07 February 2006

Hat Trick - That only tricked to deceive

Hat-trick: a potted history

When Irfan Pathan bowled Mohammad Yousuf with a peach of an inswinger that curled slyly and slipped between bat and pad, the young fast bowler seemed astonished by what he had achieved: a hat-trick. He might be just as surprised to learn that the term for his rare feat entered usage as early as 1858 during a cricket match between an All-England team and Hallam XI at Sheffield's Hyde Park ground. A certain H.H. Stephenson of the All-England team took three wickets in three successive balls and, the story goes, a collection was made on the spot and the proceeds deployed to buy him a hat.

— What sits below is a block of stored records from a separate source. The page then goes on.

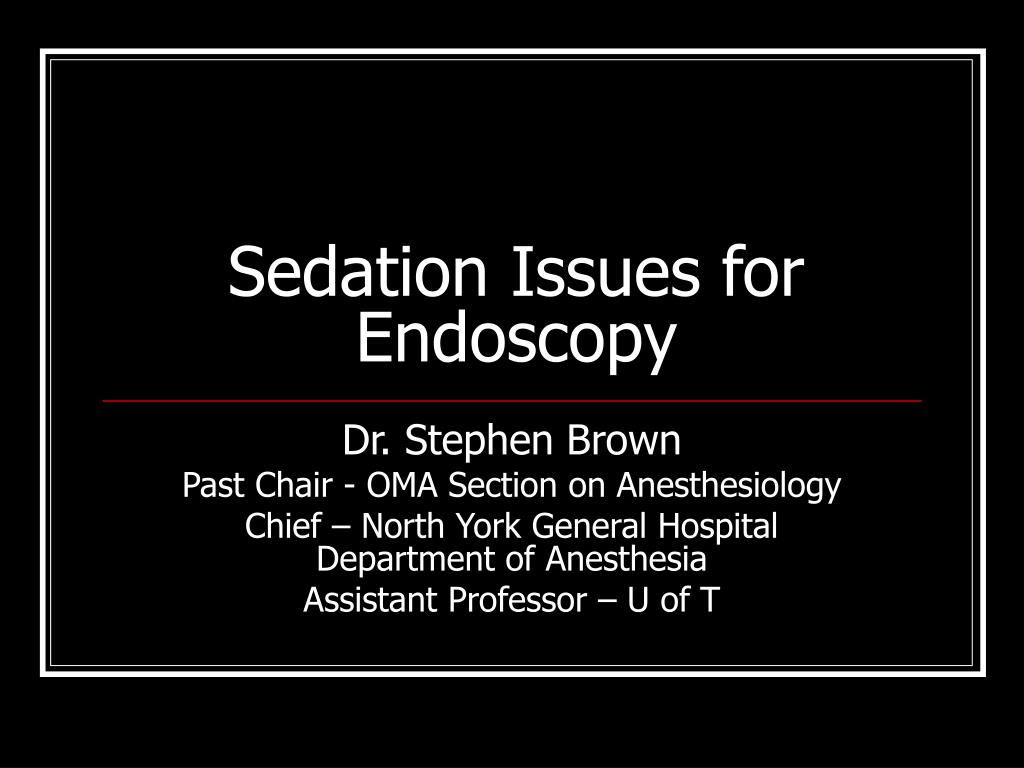 Sedation Issues for Endoscopy

Dr. Stephen Brown
Past Chair - OMA Section on Anesthesiology
Chief – North York General Hospital Department of Anesthesia
Assistant Professor – U of T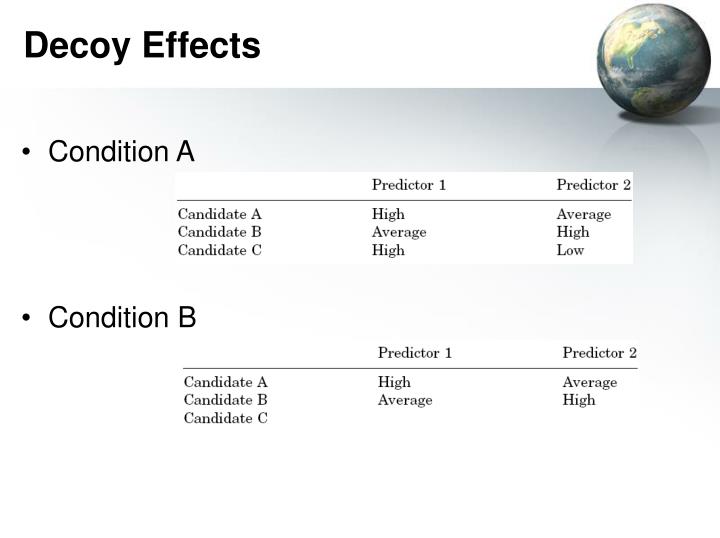 Decoy Effects

• Condition A

| | Predictor 1 | Predictor 2 |
|---|---|---|
| Candidate A | High | Average |
| Candidate B | Average | High |
| Candidate C | High | Low |

• Condition B

| | Predictor 1 | Predictor 2 |
|---|---|---|
| Candidate A | High | Average |
| Candidate B | Average | High |
| Candidate C | | |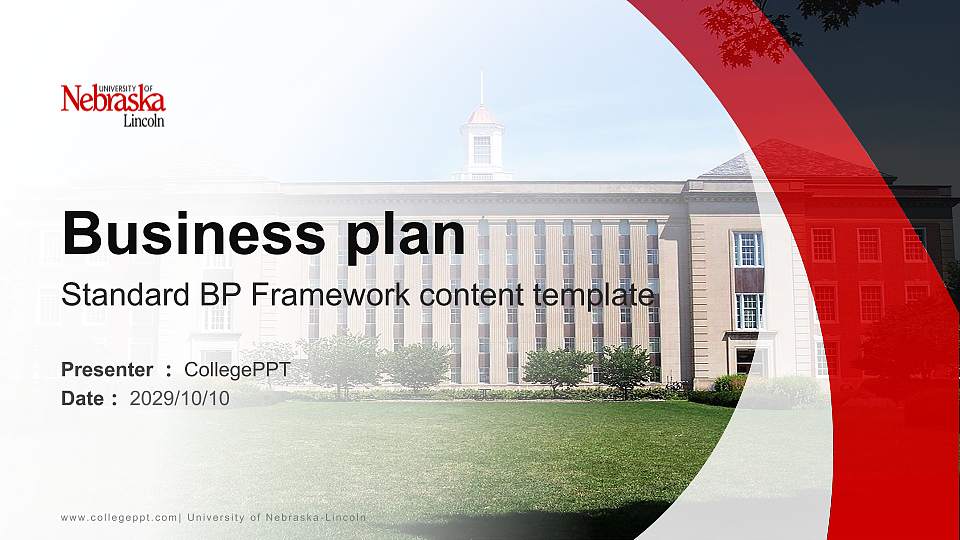 UNIVERSITY OF
Nebraska
Lincoln

Business plan

Standard BP Framework content template

Presenter : CollegePPT
Date : 2029/10/10

www.collegeppt.com| University of Nebraska-Lincoln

The healthy custom of giving a hat or cap to bowlers who struck thrice in successive deliveries continued for a while, but it took two decades before the word hat-trick was dignified in print. It was first used in a publication to describe the fiery Australian pace bowler Frederick Spofforth's achievement of shattering the stumps of three batsmen in the space of three balls in a match at the Oval in 1878. A year later, `The Demon' became the first man to perform a hat-trick in Test cricket. Thirty-two others have done so since. It's a motley list: some great, some middling, a few who just fluked. But only three men achieved the feat twice: Pakistan's Wasim Akram and Australia's Hugh Trumble and T.J. Mathews (the last did it in both innings of a 1912 match against South Africa).

Hat-tricks, thanks to their statistical rarity, have a premium value. In the 129-year history of Test cricket, they have occurred 36 times — once every 3.58 years. However, this rarity has declined significantly over the past decade, in line with the increase in the number of Tests played. In fact, an astonishing 47.22 per cent of Test hat-tricks have occurred since 1994. The hat-trick is cricket's gift to the vocabulary of sport.

In football and hockey, it occurs when a player scores three goals in a game. Hat-tricks can be bad, as in baseball where they apply to a batter who strikes out thrice in a game. Ice hockey has them too, although with interesting adaptations. Fans acknowledge three goals by a player in one game by throwing hats on to the ice, and one team (Florida Panthers) celebrated hat-tricks by throwing plastic rats — a tradition that revolved round an incident in which a team member rid the locker room of a rodent with his stick before a game.

Ice hockey has yet another variation. The Gordie Howe hat-trick — accomplished by scoring a goal, getting an assist (deflecting the puck towards a scoring teammate), and winning a fight — is named after the celebrated player who was renowned for his speed as much as for his ill-temper.

As a talented Pathan celebrates his hat-trick of hat-tricks — nobody did it before him in the very first over of a cricket Test — India might ponder over another record. It might be eons before a team hat-tricks in the first over and manages to lose the Test by over 300 runs.